- EXERCISE REQUIREMENTS: Write out the lines below word for word, leaving out the pictures.

- INFORMATION SUPPLIED:

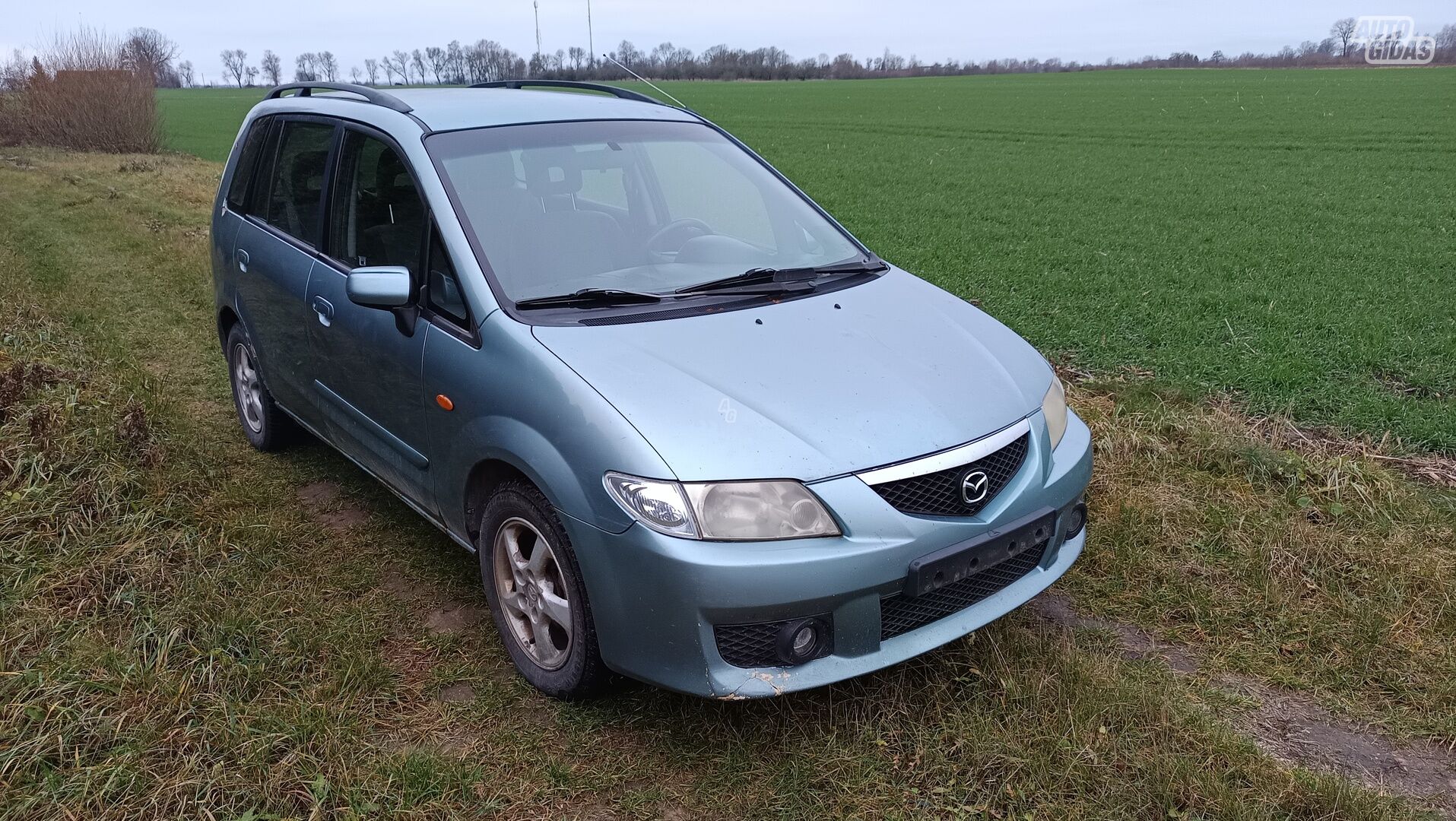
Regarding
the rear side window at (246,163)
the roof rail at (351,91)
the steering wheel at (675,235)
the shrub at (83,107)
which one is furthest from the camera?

- TASK SOLUTION:
Regarding
the rear side window at (246,163)
the roof rail at (351,91)
the steering wheel at (675,235)
the shrub at (83,107)
which one is furthest from the camera?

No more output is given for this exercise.